Highlights & Insights¶
- "Right tool for the right job" hierarchical philosophy: Assigning diffusion's exploration to the high level and rectified flow's speed to the low level is a highly instructive division of labor, generalizable to any task requiring "strategize first, then execute quickly" (e.g., VLA, document analysis).
- Manifold-aware EBM guidance: Theoretical proof that high-dimensional guidance inevitably deviates from the manifold, then using local PCA projection to pull it back—this trick is almost plug-and-play for any guided diffusion task (image editing, molecule design), not just robotics.

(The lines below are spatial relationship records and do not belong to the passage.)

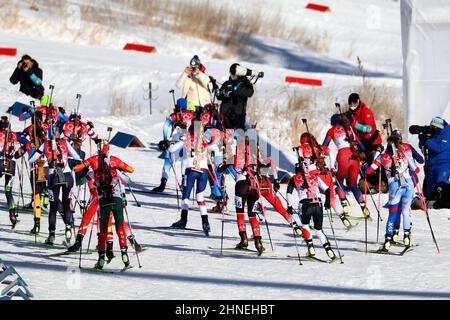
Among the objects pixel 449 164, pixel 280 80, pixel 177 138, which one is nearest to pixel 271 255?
pixel 177 138

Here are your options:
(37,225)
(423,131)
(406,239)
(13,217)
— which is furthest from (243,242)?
(423,131)

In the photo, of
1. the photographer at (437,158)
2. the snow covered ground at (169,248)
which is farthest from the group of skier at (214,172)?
the photographer at (437,158)

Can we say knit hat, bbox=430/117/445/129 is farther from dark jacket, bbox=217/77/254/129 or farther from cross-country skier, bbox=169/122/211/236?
cross-country skier, bbox=169/122/211/236

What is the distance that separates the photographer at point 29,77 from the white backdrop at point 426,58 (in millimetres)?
9004

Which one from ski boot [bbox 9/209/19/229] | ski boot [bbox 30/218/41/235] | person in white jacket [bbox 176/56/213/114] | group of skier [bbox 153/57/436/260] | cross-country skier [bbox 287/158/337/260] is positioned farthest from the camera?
person in white jacket [bbox 176/56/213/114]

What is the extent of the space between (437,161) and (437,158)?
0.06 meters

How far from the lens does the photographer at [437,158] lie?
22609mm

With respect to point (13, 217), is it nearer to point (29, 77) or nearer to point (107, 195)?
point (107, 195)

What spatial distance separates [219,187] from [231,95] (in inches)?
100

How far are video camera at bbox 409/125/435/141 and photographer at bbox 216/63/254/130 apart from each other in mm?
3204

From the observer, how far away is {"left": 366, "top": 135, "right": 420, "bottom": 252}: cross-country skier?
18719 mm

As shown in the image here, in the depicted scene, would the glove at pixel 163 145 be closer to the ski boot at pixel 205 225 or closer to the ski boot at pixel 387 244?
the ski boot at pixel 205 225

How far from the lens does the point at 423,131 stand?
74.1 ft

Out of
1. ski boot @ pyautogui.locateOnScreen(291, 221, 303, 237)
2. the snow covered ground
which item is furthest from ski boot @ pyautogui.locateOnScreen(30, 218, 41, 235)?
ski boot @ pyautogui.locateOnScreen(291, 221, 303, 237)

- EBM as a "long-horizon evaluator": Rather than fitting a reward function, it directly scores the "entire plan," avoiding the sparse reward problem; contrastive training uses positive/negative samples from successful vs failed demos, with very low annotation cost.
Limitations & Future Work¶
- Requires both successful and failed demonstrations to train the EBM and contrastive world model; the authors acknowledge that "data collection cost is not low," especially as failed demonstrations are hard to systematically collect on real robots.

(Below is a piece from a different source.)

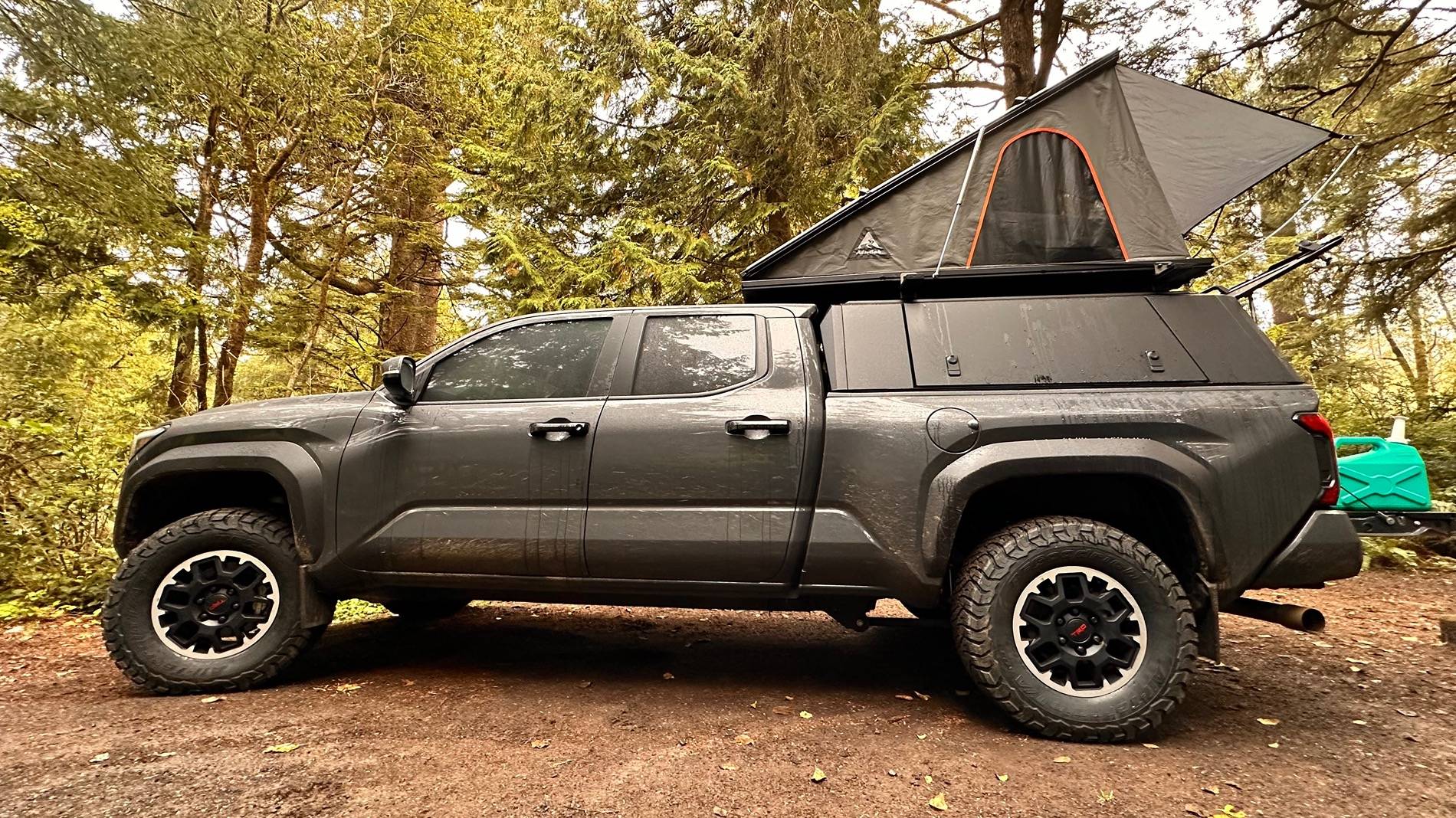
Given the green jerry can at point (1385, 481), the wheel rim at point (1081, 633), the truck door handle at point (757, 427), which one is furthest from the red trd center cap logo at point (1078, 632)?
the green jerry can at point (1385, 481)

- The high level still requires 100 denoising steps per replan; although the low level is fast, overall latency is still higher than pure imitation learning—distillation to fewer sampling steps could be considered.
- The subgoal interval \(H\) is a task-dependent hyperparameter without an adaptive mechanism; long tasks may require segment refinement.
- Multimodal conditions (e.g., language instructions) are not yet integrated; currently only "image goal conditioning" is supported, so deployment to general household robots is still one step away.
Related Work & Insights¶
- vs SHD / HDMI: Also hierarchical diffusion, but using diffusion at all levels slows down the low level; HDFlow replaces the low level with rectified flow and adds EBM guidance, leading to clear improvements in speed and success rate.
- vs Diffuser / DD: Single-layer diffusion lacks explicit hierarchy, so subgoal errors in long-horizon tasks can compound; HDFlow's high/low-level division and replanning mechanism naturally provide fault tolerance.
- vs Manifold Preserving Guided Diffusion (He et al., 2024): This work transfers the manifold projection idea from image generation to robotic planning and combines it with EBM guidance, representing an interesting cross-domain migration.
Rating¶
- Novelty: ⭐⭐⭐⭐ The combination of "diffusion + rectified flow + EBM + manifold projection" is new, though each component has precedents.
- Experimental Thoroughness: ⭐⭐⭐⭐⭐ Three benchmarks + real robot + detailed ablation + inference time comparison, very comprehensive.
- Writing Quality: ⭐⭐⭐⭐ Motivation and reasoning are clear, the theoretical part (Appendix A) is carefully derived, but some formulas in the main text are abrupt.
- Value: ⭐⭐⭐⭐ Represents a solid SOTA advance for long-horizon robotic planning, and the cross-domain tricks are worth learning from.